Stored data:
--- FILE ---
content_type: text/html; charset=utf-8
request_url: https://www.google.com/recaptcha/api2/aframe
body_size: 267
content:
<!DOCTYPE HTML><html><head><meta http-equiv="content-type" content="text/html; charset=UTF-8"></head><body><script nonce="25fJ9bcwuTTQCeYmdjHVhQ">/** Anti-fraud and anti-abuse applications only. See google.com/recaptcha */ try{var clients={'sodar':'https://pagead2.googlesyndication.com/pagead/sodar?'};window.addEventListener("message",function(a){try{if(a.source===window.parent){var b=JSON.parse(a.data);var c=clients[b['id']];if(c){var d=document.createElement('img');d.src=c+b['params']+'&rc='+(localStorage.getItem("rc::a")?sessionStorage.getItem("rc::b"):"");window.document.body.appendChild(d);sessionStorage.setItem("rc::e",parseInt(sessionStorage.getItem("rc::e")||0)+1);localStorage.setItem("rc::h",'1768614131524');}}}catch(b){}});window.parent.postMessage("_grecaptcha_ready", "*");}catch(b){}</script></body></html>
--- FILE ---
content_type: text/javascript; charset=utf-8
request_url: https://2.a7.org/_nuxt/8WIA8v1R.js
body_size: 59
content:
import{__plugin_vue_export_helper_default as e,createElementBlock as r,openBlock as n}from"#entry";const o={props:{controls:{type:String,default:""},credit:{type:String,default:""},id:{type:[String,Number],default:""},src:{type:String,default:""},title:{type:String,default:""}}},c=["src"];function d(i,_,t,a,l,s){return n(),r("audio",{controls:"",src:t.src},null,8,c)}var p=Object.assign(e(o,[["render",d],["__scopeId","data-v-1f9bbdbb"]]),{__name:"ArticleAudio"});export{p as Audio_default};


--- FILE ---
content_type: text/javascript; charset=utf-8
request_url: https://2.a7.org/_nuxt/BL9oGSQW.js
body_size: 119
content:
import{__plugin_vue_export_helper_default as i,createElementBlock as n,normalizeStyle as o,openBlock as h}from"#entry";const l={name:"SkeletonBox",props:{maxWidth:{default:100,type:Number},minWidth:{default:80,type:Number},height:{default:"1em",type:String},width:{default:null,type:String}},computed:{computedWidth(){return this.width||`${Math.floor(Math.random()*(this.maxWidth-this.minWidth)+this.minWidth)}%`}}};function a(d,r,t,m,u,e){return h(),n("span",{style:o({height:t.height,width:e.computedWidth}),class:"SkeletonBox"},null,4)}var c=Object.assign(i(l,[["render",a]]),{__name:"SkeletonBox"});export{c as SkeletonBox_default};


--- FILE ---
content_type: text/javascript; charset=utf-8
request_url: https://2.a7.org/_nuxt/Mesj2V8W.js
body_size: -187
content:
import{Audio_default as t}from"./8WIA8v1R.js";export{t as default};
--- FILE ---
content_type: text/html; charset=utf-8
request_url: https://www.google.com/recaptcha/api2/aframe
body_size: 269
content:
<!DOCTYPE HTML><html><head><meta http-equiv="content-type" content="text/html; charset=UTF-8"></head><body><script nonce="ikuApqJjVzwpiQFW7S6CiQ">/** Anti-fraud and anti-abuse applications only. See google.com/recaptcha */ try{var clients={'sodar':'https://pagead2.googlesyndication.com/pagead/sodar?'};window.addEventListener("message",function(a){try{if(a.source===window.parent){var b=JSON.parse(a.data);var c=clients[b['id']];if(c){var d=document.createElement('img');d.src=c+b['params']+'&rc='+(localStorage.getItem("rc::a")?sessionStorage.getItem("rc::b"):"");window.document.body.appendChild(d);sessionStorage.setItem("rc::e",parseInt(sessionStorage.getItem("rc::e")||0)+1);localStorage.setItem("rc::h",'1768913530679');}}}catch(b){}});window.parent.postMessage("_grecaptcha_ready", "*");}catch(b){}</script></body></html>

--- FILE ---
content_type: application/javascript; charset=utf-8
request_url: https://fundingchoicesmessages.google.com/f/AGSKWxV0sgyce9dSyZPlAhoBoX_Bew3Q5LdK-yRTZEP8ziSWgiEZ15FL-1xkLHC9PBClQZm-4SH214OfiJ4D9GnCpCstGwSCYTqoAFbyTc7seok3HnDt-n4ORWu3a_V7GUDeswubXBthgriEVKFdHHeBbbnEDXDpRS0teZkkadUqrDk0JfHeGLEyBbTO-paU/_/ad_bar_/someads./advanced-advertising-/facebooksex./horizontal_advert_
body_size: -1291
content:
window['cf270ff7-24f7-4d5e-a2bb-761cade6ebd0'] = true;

**WHAT TO PRODUCE**
Line by line, retype all the entries exactly as they are shown.

**PROBLEM SOLUTION**
--- FILE ---
content_type: text/html; charset=utf-8
request_url: https://www.google.com/recaptcha/api2/aframe
body_size: 267
content:
<!DOCTYPE HTML><html><head><meta http-equiv="content-type" content="text/html; charset=UTF-8"></head><body><script nonce="25fJ9bcwuTTQCeYmdjHVhQ">/** Anti-fraud and anti-abuse applications only. See google.com/recaptcha */ try{var clients={'sodar':'https://pagead2.googlesyndication.com/pagead/sodar?'};window.addEventListener("message",function(a){try{if(a.source===window.parent){var b=JSON.parse(a.data);var c=clients[b['id']];if(c){var d=document.createElement('img');d.src=c+b['params']+'&rc='+(localStorage.getItem("rc::a")?sessionStorage.getItem("rc::b"):"");window.document.body.appendChild(d);sessionStorage.setItem("rc::e",parseInt(sessionStorage.getItem("rc::e")||0)+1);localStorage.setItem("rc::h",'1768614131524');}}}catch(b){}});window.parent.postMessage("_grecaptcha_ready", "*");}catch(b){}</script></body></html>
--- FILE ---
content_type: text/javascript; charset=utf-8
request_url: https://2.a7.org/_nuxt/8WIA8v1R.js
body_size: 59
content:
import{__plugin_vue_export_helper_default as e,createElementBlock as r,openBlock as n}from"#entry";const o={props:{controls:{type:String,default:""},credit:{type:String,default:""},id:{type:[String,Number],default:""},src:{type:String,default:""},title:{type:String,default:""}}},c=["src"];function d(i,_,t,a,l,s){return n(),r("audio",{controls:"",src:t.src},null,8,c)}var p=Object.assign(e(o,[["render",d],["__scopeId","data-v-1f9bbdbb"]]),{__name:"ArticleAudio"});export{p as Audio_default};


--- FILE ---
content_type: text/javascript; charset=utf-8
request_url: https://2.a7.org/_nuxt/BL9oGSQW.js
body_size: 119
content:
import{__plugin_vue_export_helper_default as i,createElementBlock as n,normalizeStyle as o,openBlock as h}from"#entry";const l={name:"SkeletonBox",props:{maxWidth:{default:100,type:Number},minWidth:{default:80,type:Number},height:{default:"1em",type:String},width:{default:null,type:String}},computed:{computedWidth(){return this.width||`${Math.floor(Math.random()*(this.maxWidth-this.minWidth)+this.minWidth)}%`}}};function a(d,r,t,m,u,e){return h(),n("span",{style:o({height:t.height,width:e.computedWidth}),class:"SkeletonBox"},null,4)}var c=Object.assign(i(l,[["render",a]]),{__name:"SkeletonBox"});export{c as SkeletonBox_default};


--- FILE ---
content_type: text/javascript; charset=utf-8
request_url: https://2.a7.org/_nuxt/Mesj2V8W.js
body_size: -187
content:
import{Audio_default as t}from"./8WIA8v1R.js";export{t as default};
--- FILE ---
content_type: text/html; charset=utf-8
request_url: https://www.google.com/recaptcha/api2/aframe
body_size: 269
content:
<!DOCTYPE HTML><html><head><meta http-equiv="content-type" content="text/html; charset=UTF-8"></head><body><script nonce="ikuApqJjVzwpiQFW7S6CiQ">/** Anti-fraud and anti-abuse applications only. See google.com/recaptcha */ try{var clients={'sodar':'https://pagead2.googlesyndication.com/pagead/sodar?'};window.addEventListener("message",function(a){try{if(a.source===window.parent){var b=JSON.parse(a.data);var c=clients[b['id']];if(c){var d=document.createElement('img');d.src=c+b['params']+'&rc='+(localStorage.getItem("rc::a")?sessionStorage.getItem("rc::b"):"");window.document.body.appendChild(d);sessionStorage.setItem("rc::e",parseInt(sessionStorage.getItem("rc::e")||0)+1);localStorage.setItem("rc::h",'1768913530679');}}}catch(b){}});window.parent.postMessage("_grecaptcha_ready", "*");}catch(b){}</script></body></html>

--- FILE ---
content_type: application/javascript; charset=utf-8
request_url: https://fundingchoicesmessages.google.com/f/AGSKWxV0sgyce9dSyZPlAhoBoX_Bew3Q5LdK-yRTZEP8ziSWgiEZ15FL-1xkLHC9PBClQZm-4SH214OfiJ4D9GnCpCstGwSCYTqoAFbyTc7seok3HnDt-n4ORWu3a_V7GUDeswubXBthgriEVKFdHHeBbbnEDXDpRS0teZkkadUqrDk0JfHeGLEyBbTO-paU/_/ad_bar_/someads./advanced-advertising-/facebooksex./horizontal_advert_
body_size: -1291
content:
window['cf270ff7-24f7-4d5e-a2bb-761cade6ebd0'] = true;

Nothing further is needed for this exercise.